Dye and 300 other shipboard electronics warfare specialists had an urgent task: Teach troops how to defuse the bombs by jamming the electronic signals the insurgents used to detonate them.
"They called on a Wednesday and told me I was leaving for Iraq on Saturday," said Dye, 38, who had spent his career on ships. "It was the right decision. Electronic warfare was our background, what we did for a living."
They called themselves "sand sailors," and they did their job well by reducing IED fatalities at their bases. Monthly American troop deaths from IEDs have dropped since reaching a high of 90 last May to 17 last month, largely because of their efforts, the military said in awarding Bronze Stars to Dye and others.
'Severe Learning Curve' For Troops
Army Capt. Matthew Rapp said soldiers had the jamming equipment, but no one had taught them to use it properly or ensured that it was being taken on patrols until Dye and the other sailors arrived.
The equipment "was being issued in theater, and we were expected to take this thing and figure out what makes it work. It was a severe learning curve," said Rapp, whose platoon was enduring almost daily roadside bomb blasts.
Electronic warfare specialists are trained at the Navy's electronic warfare and cryptological training headquarters here at Corry Station. It's an unassuming base on the outskirts of the more famous Pensacola Naval Air Station, home to the Navy's Blue Angels flight demonstration team and the initial training base for generations of naval aviators including U.S. Sen. John McCain.
"A lot of what we do is either behind the scenes or behind closed doors," said Capt. Connie Frizzell, who oversees the training.
Increasingly, though, the sailors, who also called themselves the "Narmy," are being recognized for their heroic - and effective - efforts to save troops.
One honored was Senior Chief Terry Thomas, an electronic warfare specialist who is scheduled to return to Iraq next month. He was stationed at Forward Operating Base Kalsu in south-central Iraq in spring 2006.
IEDs killed 56 soldiers and Marines from Kaslu during his tour, which ended last year. But the military says many more would have died if not for his determination to train troops, maintain equipment and adapt each time the enemy changed tactics.
When Thomas reported, the soldiers and Marines at Kalsu had several pieces of jamming equipment sitting unused.
In some cases, the soldiers took the jamming devices on patrols thinking that it was working when it was not because it had not been properly maintained. In other cases, they left the equipment behind because they didn't want to hassle with complicated technology, he said.
"We conducted the training on how to properly utilize it and made it a way of life," he said.
Although unable to describe details of the technology because of security reasons, the sailors said it works by "basically providing a protective bubble around a vehicle."
Incoming Signals Blocked
It jams incoming signals and blocks the remote detonation of bombs.
Thomas became the go-to man for soldiers before they left on missions.
"They would come and wake me up at 3 or 4 in the morning if they didn't have that warm, fuzzy feeling that everything was working," he said.
To convince the battle-hardened soldiers and Marines that the equipment could work, Thomas and Dye had to leave the relative safety of their bases and go on regular patrols with the troops into the surrounding towns.
"I'm not used to being that close to the bad guy," Thomas said. "The electronics, I understand that.
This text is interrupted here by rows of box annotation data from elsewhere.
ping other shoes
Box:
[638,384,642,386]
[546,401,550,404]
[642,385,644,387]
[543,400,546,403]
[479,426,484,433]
The Army, they are used to putting bullets down range and seeing the results of what bullets do."
On Dye's first night outside the base, his convoy hit a cluster of roadside bombs, and the jamming technology stopped the chain-reaction explosion. Part of the first vehicle was hit, but no one was injured.
It was the first in a series of successes that led the troops to rely on the technology.
But the enemy always adapted, sometimes using simpler devices. Insurgents began placing various types of bombs common in Vietnam and World War II that detonate when stepped on or driven over.
"The only way you are going to be able to defeat it is to see it," Thomas said.
At Dye's base, he worked with the Army to increase the rate of discovering roadside bombs from 52 percent to 92 percent.